Getting Started with Auron for Apache Spark
Build from source
To build Auron, please follow the steps below:
- Install Rust
The native execution lib is written in Rust. So you're required to install Rust (nightly) first for compilation. We recommend you to use rustup.
- Install JDK
Auron has been well tested on jdk8/11/17, should work fine with higher versions.
- Check out the source code.
git clone git@github.com:kwai/auron.git
cd auron
- Build the project.
Specify shims package of which spark version that you would like to run on.
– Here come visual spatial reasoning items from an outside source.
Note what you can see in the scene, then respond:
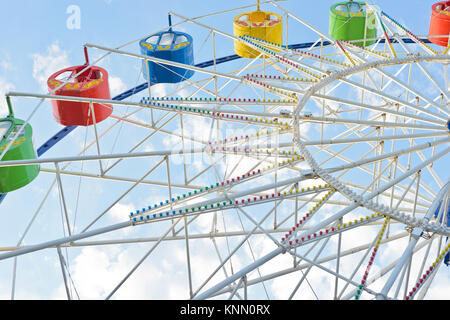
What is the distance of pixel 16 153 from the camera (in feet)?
61.8

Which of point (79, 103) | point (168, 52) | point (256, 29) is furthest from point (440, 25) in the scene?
point (79, 103)

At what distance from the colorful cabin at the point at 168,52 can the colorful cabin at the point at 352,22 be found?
8804 millimetres

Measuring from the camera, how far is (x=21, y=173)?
19094mm

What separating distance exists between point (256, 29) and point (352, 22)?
5.70 m

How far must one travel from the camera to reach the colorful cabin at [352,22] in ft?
96.6

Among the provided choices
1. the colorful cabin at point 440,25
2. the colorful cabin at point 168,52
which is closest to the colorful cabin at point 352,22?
the colorful cabin at point 440,25

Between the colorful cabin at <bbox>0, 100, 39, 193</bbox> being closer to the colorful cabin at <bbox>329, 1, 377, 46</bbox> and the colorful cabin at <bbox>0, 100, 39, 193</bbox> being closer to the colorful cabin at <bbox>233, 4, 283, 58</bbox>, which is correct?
the colorful cabin at <bbox>233, 4, 283, 58</bbox>

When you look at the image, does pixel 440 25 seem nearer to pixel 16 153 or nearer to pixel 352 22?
pixel 352 22

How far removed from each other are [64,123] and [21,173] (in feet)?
17.1

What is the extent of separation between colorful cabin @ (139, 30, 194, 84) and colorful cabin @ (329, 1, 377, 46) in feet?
28.9

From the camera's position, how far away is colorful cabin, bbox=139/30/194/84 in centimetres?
2598
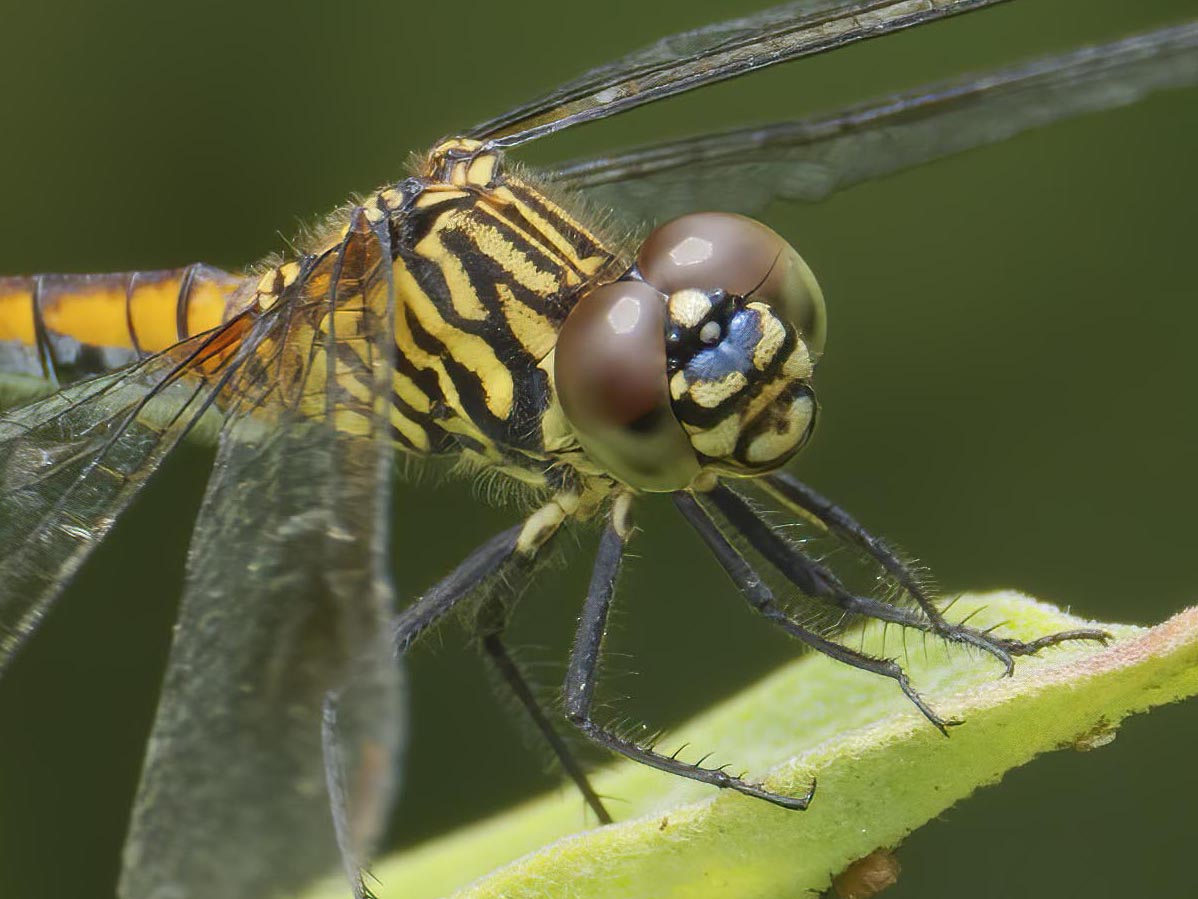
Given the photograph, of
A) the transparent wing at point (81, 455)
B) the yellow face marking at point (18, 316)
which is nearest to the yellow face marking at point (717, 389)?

Currently we have supported these shims:
- spark-3.0 - for spark3.0.x
- spark-3.1 - for spark3.1.x
- spark-3.2 - for spark3.2.x
- spark-3.3 - for spark3.3.x
- spark-3.4 - for spark3.4.x
- spark-3.5 - for spark3.5.x.
You could either build Auron in pre mode for debugging or in release mode to unlock the full potential of Auron.
SHIM=spark-3.5 # or spark-3.0/spark-3.1/spark-3.2/spark-3.3/spark-3.4/spark-3.5
MODE=release # or pre
JDK=jdk-8
./build/mvn package -P"${SHIM}" -P"${MODE}" -P${JDK}
After the build is finished, a fat Jar package that contains all the dependencies will be generated in the target
directory.
Build with docker
You can use the following command to build a centos-7 compatible release:
SHIM=spark-3.5 MODE=release ./release-docker.sh
Run Spark Job with Auron Accelerator
This section describes how to submit and configure a Spark Job with Auron support.
move auron jar package to spark client classpath (normally
spark-xx.xx.xx/jars/
).add the follow confs to spark configuration in
spark-xx.xx.xx/conf/spark-default.conf
:
spark.auron.enable true
spark.sql.extensions org.apache.spark.sql.auron.AuronSparkSessionExtension
spark.shuffle.manager org.apache.spark.sql.execution.auron.shuffle.AuronShuffleManager
spark.memory.offHeap.enabled false
# suggested executor memory configuration
spark.executor.memory 4g
spark.executor.memoryOverhead 4096
- submit a query with spark-sql, or other tools like spark-thriftserver:
spark-sql -f tpcds/q01.sql